De Kollumer kaas smaakt niet meer sinds ik weet dat ik daar symbolisch verdronken ben, want wat is redding als het voor een gulden is, want dat was ik dus waard in de ogen van mijn vader, daar koop je verdomme nog geen maaltijd voor, misschien een blik erwtensoep of een rolletje drop, jawel, of een belachelijk ijsje, het staat gelijk aan de zondagse collecte, al was dat soms een kwartje meer, nee, mijn redder zal niet ondersteboven zijn geweest van vreugde om het loon, tenzij het natuurlijk een goed christen was en daar ging mijn vader meestal blindelings vanuit, als het hem maar niet teveel kostte, de Dagobert Duck!, want aan joie de vivre ontbreekt het nogal eens bij gierige geesteszieken, die niets beters te doen hebben dan verstoppertje-spelen in de starre kerk en hun kinderen systematisch de zon afpakken, omdat hun straffende, voortdurend kritische god (= traditie) dat nu eenmaal voorschrijft, want echt, ze doen het zonder pardon en het liefst met de vrome smoel gericht op een denkbeeldige hemel waar de schijn heilig is.
Mijn vader ging als een gestoorde dominee (tegenwoordig is i van z'n geloof gevallen, wat de boel nog eens extra bizar/krankzinnig/tergend/ontluisterend maakt!) letterlijk hoger staan dan de rest.

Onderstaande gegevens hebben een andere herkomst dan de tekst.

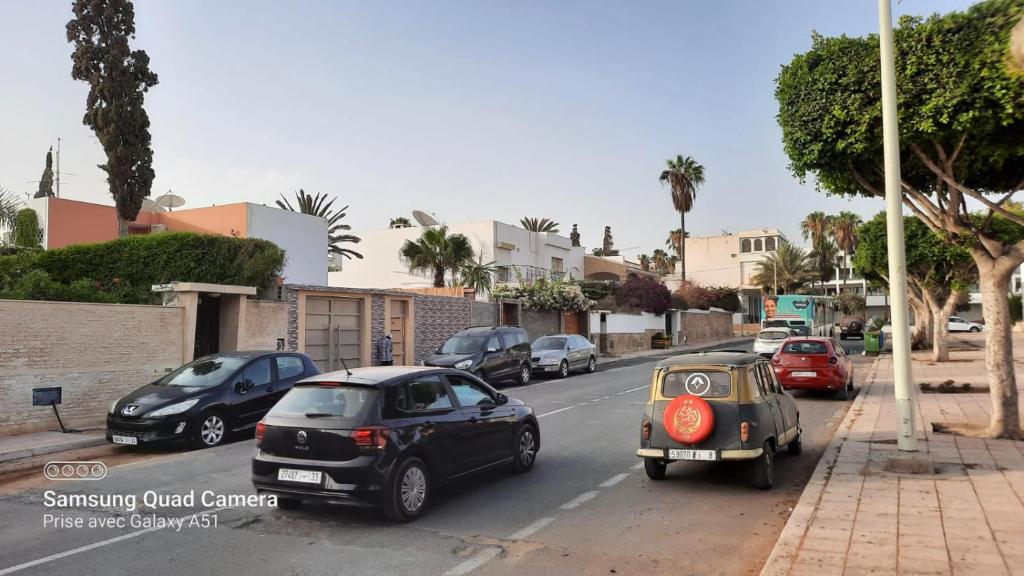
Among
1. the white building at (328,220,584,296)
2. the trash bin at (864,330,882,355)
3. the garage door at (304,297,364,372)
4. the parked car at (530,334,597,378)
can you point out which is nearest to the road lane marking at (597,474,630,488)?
the garage door at (304,297,364,372)

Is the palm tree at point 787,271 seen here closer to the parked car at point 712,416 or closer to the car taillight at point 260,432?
the parked car at point 712,416

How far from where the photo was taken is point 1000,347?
10.7m

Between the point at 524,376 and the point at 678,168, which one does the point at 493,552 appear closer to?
the point at 524,376

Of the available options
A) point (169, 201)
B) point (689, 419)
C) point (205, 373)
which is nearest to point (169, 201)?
point (169, 201)

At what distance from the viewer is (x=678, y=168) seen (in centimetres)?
6147

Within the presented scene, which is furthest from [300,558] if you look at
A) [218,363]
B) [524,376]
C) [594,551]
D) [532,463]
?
[524,376]

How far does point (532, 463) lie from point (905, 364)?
16.8 feet

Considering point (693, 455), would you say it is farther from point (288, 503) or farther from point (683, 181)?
point (683, 181)

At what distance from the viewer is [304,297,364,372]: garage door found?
859 inches

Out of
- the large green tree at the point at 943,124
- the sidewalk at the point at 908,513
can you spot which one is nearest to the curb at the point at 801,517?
the sidewalk at the point at 908,513

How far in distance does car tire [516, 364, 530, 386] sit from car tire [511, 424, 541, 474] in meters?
13.1

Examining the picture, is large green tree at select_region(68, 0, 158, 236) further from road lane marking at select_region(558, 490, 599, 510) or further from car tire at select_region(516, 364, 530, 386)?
road lane marking at select_region(558, 490, 599, 510)

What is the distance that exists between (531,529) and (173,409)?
7099 millimetres

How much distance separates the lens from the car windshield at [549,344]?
26.5 m
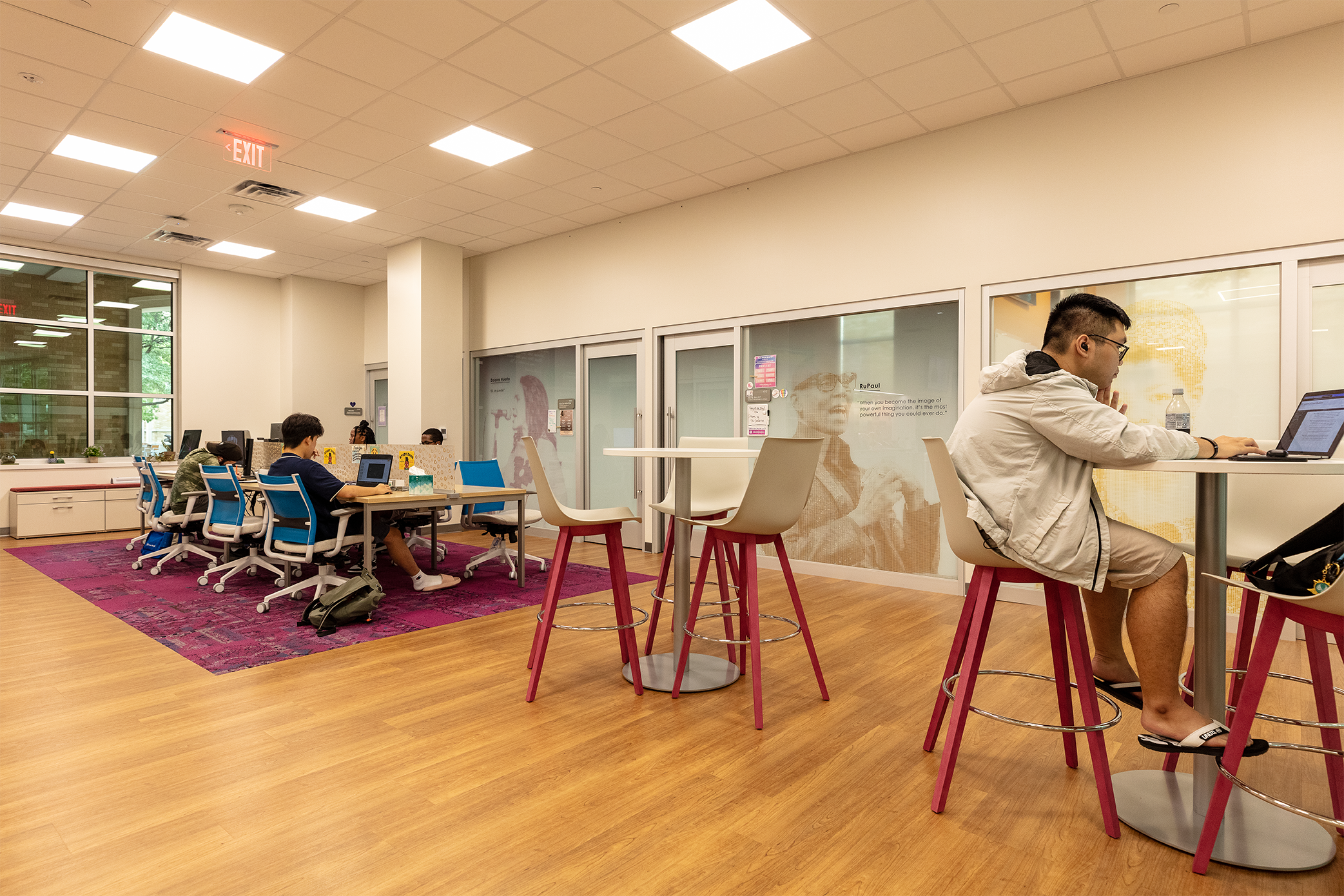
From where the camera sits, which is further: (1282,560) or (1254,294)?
(1254,294)

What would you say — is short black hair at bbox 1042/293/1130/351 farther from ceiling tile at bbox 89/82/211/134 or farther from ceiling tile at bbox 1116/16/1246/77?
ceiling tile at bbox 89/82/211/134

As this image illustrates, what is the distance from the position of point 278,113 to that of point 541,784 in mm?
4819

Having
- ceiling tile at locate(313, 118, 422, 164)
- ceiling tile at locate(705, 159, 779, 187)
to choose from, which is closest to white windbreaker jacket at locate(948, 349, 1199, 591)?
ceiling tile at locate(705, 159, 779, 187)

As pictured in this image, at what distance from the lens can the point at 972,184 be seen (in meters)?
4.88

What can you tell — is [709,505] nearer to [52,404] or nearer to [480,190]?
[480,190]

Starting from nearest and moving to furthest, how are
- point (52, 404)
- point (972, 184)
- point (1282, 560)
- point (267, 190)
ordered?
point (1282, 560) < point (972, 184) < point (267, 190) < point (52, 404)

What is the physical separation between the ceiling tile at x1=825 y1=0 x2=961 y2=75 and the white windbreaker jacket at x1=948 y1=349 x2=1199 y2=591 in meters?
2.52

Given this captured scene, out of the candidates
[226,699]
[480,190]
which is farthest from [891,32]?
[226,699]

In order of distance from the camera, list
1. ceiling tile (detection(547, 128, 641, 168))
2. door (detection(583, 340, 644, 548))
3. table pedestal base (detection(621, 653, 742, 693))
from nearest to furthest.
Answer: table pedestal base (detection(621, 653, 742, 693)) → ceiling tile (detection(547, 128, 641, 168)) → door (detection(583, 340, 644, 548))

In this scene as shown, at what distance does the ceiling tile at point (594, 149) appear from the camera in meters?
5.22

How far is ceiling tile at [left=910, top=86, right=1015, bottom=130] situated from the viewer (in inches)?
179

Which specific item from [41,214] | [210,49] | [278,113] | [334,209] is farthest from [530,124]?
[41,214]

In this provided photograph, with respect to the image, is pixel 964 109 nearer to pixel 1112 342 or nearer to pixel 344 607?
pixel 1112 342

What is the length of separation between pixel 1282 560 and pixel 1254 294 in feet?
9.90
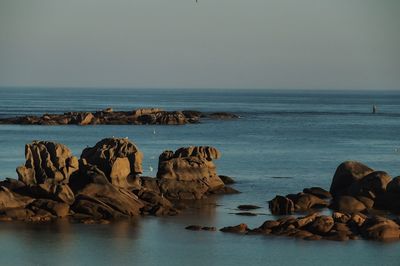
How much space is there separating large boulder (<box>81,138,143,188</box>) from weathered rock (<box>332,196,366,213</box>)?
13.9m

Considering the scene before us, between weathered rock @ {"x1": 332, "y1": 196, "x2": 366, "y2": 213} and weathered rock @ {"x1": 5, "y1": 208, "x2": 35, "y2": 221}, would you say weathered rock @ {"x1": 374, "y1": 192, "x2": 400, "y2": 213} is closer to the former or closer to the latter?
weathered rock @ {"x1": 332, "y1": 196, "x2": 366, "y2": 213}

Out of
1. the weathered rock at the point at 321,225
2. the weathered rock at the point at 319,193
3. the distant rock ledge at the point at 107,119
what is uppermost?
the weathered rock at the point at 321,225

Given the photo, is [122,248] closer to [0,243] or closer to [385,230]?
[0,243]

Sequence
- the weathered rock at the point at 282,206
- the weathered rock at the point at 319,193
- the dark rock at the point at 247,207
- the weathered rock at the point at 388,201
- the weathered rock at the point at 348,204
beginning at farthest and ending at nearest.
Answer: the weathered rock at the point at 319,193, the dark rock at the point at 247,207, the weathered rock at the point at 388,201, the weathered rock at the point at 348,204, the weathered rock at the point at 282,206

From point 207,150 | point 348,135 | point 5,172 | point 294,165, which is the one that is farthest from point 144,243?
point 348,135

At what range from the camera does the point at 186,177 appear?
72.7 m

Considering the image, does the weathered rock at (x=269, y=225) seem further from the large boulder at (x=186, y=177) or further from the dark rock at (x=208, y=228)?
the large boulder at (x=186, y=177)

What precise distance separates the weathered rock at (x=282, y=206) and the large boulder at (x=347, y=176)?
21.0ft

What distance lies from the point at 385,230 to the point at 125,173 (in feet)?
65.2

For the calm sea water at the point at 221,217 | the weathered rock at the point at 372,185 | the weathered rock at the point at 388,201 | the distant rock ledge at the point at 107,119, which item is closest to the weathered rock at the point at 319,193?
the calm sea water at the point at 221,217

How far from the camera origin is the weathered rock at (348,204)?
214ft

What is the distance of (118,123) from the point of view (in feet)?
563

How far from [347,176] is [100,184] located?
1828 cm

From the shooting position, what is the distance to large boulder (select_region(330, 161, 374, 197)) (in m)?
→ 70.3
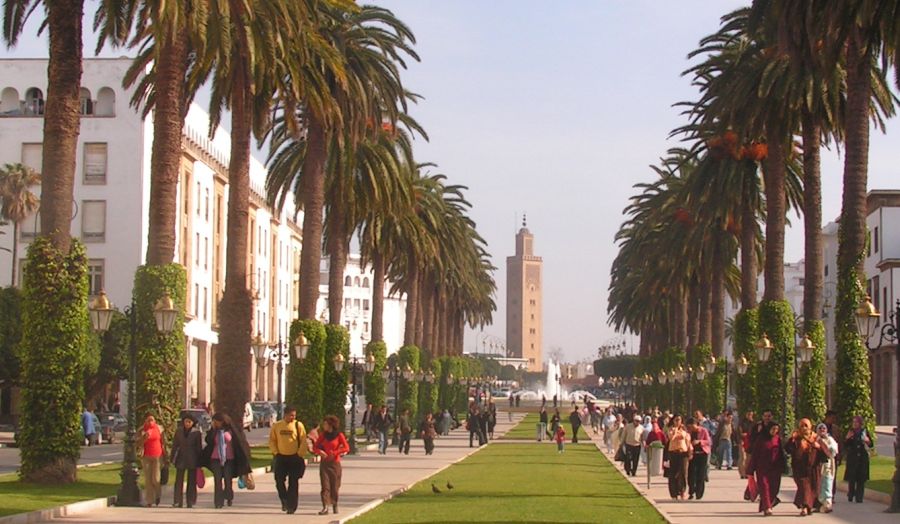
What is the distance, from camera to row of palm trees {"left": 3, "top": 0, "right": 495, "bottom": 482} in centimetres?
2842

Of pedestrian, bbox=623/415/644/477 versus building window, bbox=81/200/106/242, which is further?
building window, bbox=81/200/106/242

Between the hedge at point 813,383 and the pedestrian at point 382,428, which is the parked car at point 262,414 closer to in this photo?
the pedestrian at point 382,428

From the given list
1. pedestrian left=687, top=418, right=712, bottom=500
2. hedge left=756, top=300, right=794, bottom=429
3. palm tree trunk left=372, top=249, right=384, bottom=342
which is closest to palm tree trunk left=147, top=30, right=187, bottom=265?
pedestrian left=687, top=418, right=712, bottom=500

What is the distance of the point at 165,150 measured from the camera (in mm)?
31719

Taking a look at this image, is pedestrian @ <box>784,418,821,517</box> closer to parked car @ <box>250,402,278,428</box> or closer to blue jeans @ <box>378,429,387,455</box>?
Answer: blue jeans @ <box>378,429,387,455</box>

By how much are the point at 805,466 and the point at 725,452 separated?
1991 centimetres

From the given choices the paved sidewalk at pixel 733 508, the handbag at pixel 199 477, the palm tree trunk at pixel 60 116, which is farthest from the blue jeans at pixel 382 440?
the handbag at pixel 199 477

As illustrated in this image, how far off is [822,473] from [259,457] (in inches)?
852

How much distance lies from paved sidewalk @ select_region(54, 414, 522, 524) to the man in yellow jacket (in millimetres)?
321

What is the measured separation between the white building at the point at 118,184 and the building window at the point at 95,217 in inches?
2.1

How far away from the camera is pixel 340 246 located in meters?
53.8

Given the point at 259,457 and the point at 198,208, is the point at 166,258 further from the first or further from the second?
the point at 198,208

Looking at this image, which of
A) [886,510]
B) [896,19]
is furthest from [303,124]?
[886,510]

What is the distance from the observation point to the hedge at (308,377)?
4644cm
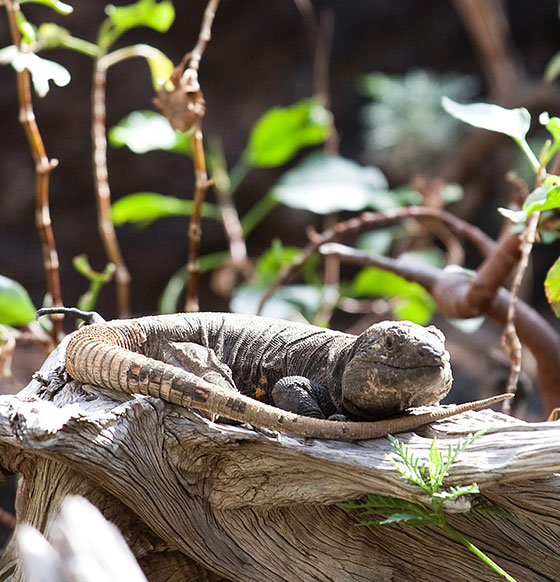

Tragisch, als de smaak van Kollumer kaas.
Al die wilde avonturen uit mijn jeugd: van polsstok springen met vaak al gauw te natte laarzen tot soldaatje spelen op de oorlogsbunkers in de koeienwei, van boten plunderen in de jachthaven tot duiken van de bruggen, van varen door het Friese water tot het stelen van zakjes Venco-drop, lege bierflessen en radio's, op zoek naar schatten in verwoeste huizen, plekken of mensen vol gevaar, het treiteren van de dorpsgekken en het flipperen en snoepen van gestolen geld, het gappen van bestofte wijnflessen en het neuzen in vergeelde naaktblaadjes, van zand taarten bakken en op de kop staan, veel op de kop staan, zwemmen op verboden plekken en me blauw laten trappen op het schoolplein door een stoute tongzoenvriendin, sigaretten halen voor de gefrustreerde meester, die mij trapte voor mijn kont, juffrouw Ribben plagen met haar dikke borsten, die ze in mijn nek duwde als ik haar wat vroeg (tsjongejonge, wat was ik opeens leergierig!) en van de vrolijke slager bebloede koeiehorens meenemen naar huis, waar mijn aan smetvrees lijdende moeder van over haar nek ging, zelf parfums maken en een ijsje kopend met een gestolen briefje van honderd uit de dikke beurs van mijn verkrampte vader, betrapt natuurlijk.
Tegen de slager hysterisch schreeuwen: 'Ik heb het niet gedaan, heit!', wanneer een agent zijn winkel binnenloopt voor wat vlees. Ik kreeg een extra groot stuk boterhamworst die dag.
Wraak natuurlijk en geleerd hoe ik verdriet verbijten moest, hoe ik mijn behoeften ontkende en hoe ik in contact trad met de marsmannetjes en ingestralende kleurwezens, die mijn hersens doorboorden, hoe ik ze ook dichtmetselde.
Hoe ik verdwaald raakte in Toppers in strip en andere stripboeken en hoe ik er nooit, maar dan ook nooit meer uit terugkeerde. Maar alles smaakte beter dan kaas uit Kollum.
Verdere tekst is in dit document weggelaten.